De “CAO nr. 109”, intussen ook al bij niet-juristen een begrip, verplicht de werkgevers van de private sector de concrete ontslagreden op te geven als de ontslagen werknemer daarom vraagt binnen de voorgeschreven termijn en op de voorgeschreven wijze, op straffe van een vergoeding gelijk aan 2 weken loon. Daarnaast voorziet de cao in een vergoeding van maximaal 17 weken loon voor de werknemer die zonder of om een kennelijk onredelijk motief wordt ontslagen.

Publieke sector 

Cao’s zijn niet van toepassing op werkgevers van de publieke sector en hun personeelsleden, ook niet als deze laatsten niet statutair benoemd zijn, maar aangeworven werden met een arbeidsovereenkomst. Voor hen is er geen specifieke regeling die in dezelfde of vergelijkbare verplichtingen en rechten voorziet als de CAO nr. 109.

In het hieronder nader aangewezen arrest stelt het Grondwettelijk Hof vast dat die situatie een verschil in behandeling in het leven roept tussen vast benoemde statutaire en contractuele personeelsleden van een publiekrechtelijke werkgever.

Vast benoemde statutaire ambtenaren, zo overweegt het Hof, hebben het recht snel de redenen te kennen die ten grondslag hebben gelegen aan de beslissing tot ontslag. Het Hof lijkt een en ander vast te knopen aan de Wet Motivering Bestuurshandelingen.
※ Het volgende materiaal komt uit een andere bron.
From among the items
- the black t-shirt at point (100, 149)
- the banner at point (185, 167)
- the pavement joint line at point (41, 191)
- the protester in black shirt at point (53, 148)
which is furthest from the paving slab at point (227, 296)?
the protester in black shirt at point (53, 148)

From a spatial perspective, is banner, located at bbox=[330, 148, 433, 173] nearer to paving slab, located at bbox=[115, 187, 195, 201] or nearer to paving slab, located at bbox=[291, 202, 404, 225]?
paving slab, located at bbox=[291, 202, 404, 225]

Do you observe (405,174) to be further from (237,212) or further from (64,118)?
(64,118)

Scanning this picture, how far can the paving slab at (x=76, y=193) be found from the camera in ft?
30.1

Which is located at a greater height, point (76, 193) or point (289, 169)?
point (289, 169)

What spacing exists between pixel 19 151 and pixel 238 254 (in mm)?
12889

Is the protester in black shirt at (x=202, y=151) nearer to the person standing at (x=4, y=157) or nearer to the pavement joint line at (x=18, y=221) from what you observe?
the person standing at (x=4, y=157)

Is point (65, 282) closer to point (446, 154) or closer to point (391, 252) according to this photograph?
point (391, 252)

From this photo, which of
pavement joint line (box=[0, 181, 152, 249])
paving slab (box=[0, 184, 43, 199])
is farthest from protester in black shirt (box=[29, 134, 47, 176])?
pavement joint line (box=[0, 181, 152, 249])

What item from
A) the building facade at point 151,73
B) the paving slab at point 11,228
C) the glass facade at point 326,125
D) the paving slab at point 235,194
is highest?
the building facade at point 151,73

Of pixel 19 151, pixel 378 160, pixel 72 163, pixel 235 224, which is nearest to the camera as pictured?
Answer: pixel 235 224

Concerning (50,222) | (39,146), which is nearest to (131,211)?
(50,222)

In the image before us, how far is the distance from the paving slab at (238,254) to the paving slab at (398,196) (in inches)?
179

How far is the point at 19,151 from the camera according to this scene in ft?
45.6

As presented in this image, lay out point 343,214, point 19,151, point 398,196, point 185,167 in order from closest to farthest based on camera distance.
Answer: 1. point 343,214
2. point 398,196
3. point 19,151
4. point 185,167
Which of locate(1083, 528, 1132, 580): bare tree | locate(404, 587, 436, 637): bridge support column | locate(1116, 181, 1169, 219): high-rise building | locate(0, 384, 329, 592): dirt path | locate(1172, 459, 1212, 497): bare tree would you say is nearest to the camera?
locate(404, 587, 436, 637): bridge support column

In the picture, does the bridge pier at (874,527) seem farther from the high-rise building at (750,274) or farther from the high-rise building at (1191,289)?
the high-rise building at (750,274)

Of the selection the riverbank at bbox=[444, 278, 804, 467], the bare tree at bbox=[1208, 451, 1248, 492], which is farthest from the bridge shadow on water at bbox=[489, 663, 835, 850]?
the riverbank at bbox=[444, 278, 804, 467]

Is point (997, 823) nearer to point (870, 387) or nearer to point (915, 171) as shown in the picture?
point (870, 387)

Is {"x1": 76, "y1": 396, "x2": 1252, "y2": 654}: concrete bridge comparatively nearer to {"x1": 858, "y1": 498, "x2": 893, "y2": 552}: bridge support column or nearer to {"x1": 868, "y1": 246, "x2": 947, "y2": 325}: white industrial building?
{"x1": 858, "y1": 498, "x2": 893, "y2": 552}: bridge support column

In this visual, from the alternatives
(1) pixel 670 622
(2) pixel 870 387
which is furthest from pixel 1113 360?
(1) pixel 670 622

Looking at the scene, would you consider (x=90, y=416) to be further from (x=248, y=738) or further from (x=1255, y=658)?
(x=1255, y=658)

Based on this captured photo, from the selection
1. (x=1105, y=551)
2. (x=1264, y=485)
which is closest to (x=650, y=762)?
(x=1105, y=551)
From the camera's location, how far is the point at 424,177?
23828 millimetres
Voor contractanten ligt dat anders. Een contractueel personeelslid van een publiekrechtelijke werkgever kan met toepassing van de regels van het arbeidsovereenkomstenrecht altijd ontslagen worden om vrij gekozen redenen. Geen enkele wettelijke bepaling (evenmin als de niet-toepasselijke CAO nr. 109) verplicht die werkgever de ontslagreden bekend te maken.

Aan het Grondwettelijk Hof werd de vraag gesteld of het niet strijdig is met het gelijkheidsbeginsel en het discriminatieverbod de Wet Motivering Bestuurshandelingen niet toepasselijk te verklaren op het ontslag van contractuele personeelsleden, zoals het Hof van Cassatie in 2015 besliste op het motief dat dergelijk ontslag geen bestuurshandeling is in de zin van die wet (zie SoCompact nr. 44-2015 en Sociaal Compendium Arbeidsrecht 2017-2018, nr. 4040).

Neen, zo antwoordt het Grondwettelijk Hof, die zienswijze schendt niet het gelijkheidsbeginsel. Dat het ontslag van een vast benoemd statutair ambtenaar moet gemotiveerd worden, is het gevolg van het feit dat hij vastheid van betrekking geniet: als de overheid een einde maakt aan de statutaire relatie, moet de statutaire ambtenaar binnen zestig dagen bij de Raad van State een beroep tot nietigverklaring van die afzetting kunnen instellen. Voor een personeelslid tewerkgesteld op basis van een arbeidsovereenkomst liggen de zaken anders: hij beschikt over een (verjarings)termijn van één jaar om over zijn ontslag een zaak bij de arbeidsrechtbank aanhangig te maken. Die termijn biedt hem de mogelijkheid aan de werkgever te vragen de redenen van zijn ontslag te kennen.

Het Grondwettelijk Hof voegt er wel aan toe dat het feit dat voor een werkgever uit de openbare sector geen wettelijke verplichting bestaat om de reden op te geven voor het ontslag van een arbeidscontractant, niet belet dat het aan de arbeidsrechtbank toekomt de rechten van die werknemers bij een kennelijk onredelijk ontslag te vrijwaren. De rechtbank zou zich in dat geval “kunnen laten leiden” door de CAO nr. 109, aldus het Hof. Hij zou m.a.w. de werknemer die kennelijk onredelijk wordt ontslagen, een vergoeding kunnen toekennen van een grootorde van 17 weken loon.

Niet vooraf 

Ten slotte zij nog opgemerkt dat geen enkel ontslag, noch dat van een werknemer (tenzij hij de ontslagbescherming geniet van personeelsafgevaardigde of kandidaat-personeelsafgevaardigde in de ondernemingsraad of het preventiecomité), noch dat van een ambtenaar vooraf moet worden gemotiveerd. Of zij vooraf moeten worden gehoord, waarbij uiteraard de ontslagreden ter sprake zal komen, is een ietwat andere kwestie.